THE DATA:
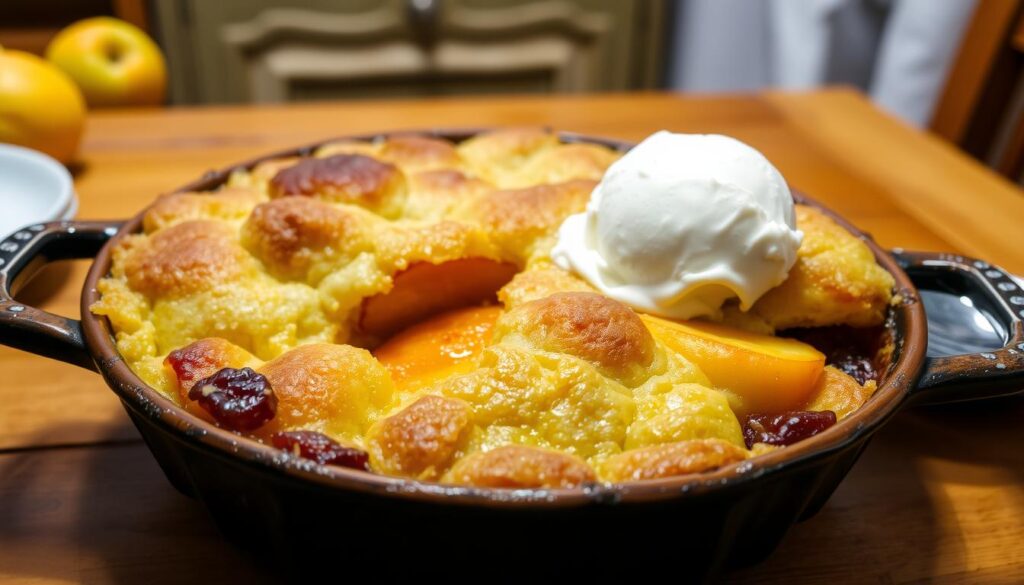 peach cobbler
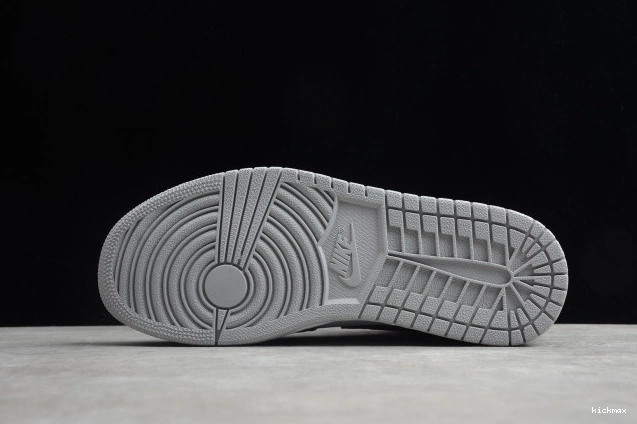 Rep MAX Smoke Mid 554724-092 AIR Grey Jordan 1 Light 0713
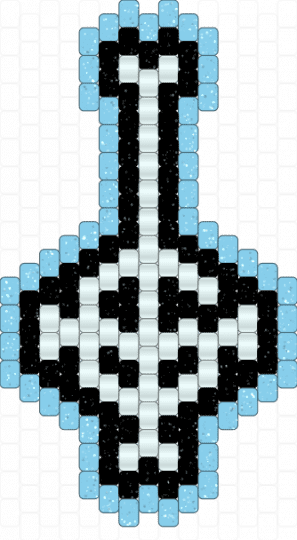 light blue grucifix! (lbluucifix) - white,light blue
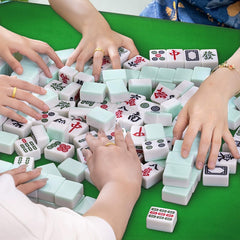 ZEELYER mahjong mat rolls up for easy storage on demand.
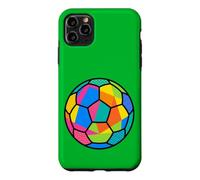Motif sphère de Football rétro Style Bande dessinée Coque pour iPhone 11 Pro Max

TASK DESCRIPTION: Return every line of the data above word for word, without the pictures.

EXERCISE RESULT:
 peach cobbler
 Rep MAX Smoke Mid 554724-092 AIR Grey Jordan 1 Light 0713
 light blue grucifix! (lbluucifix) - white,light blue
 ZEELYER mahjong mat rolls up for easy storage on demand.
Motif sphère de Football rétro Style Bande dessinée Coque pour iPhone 11 Pro Max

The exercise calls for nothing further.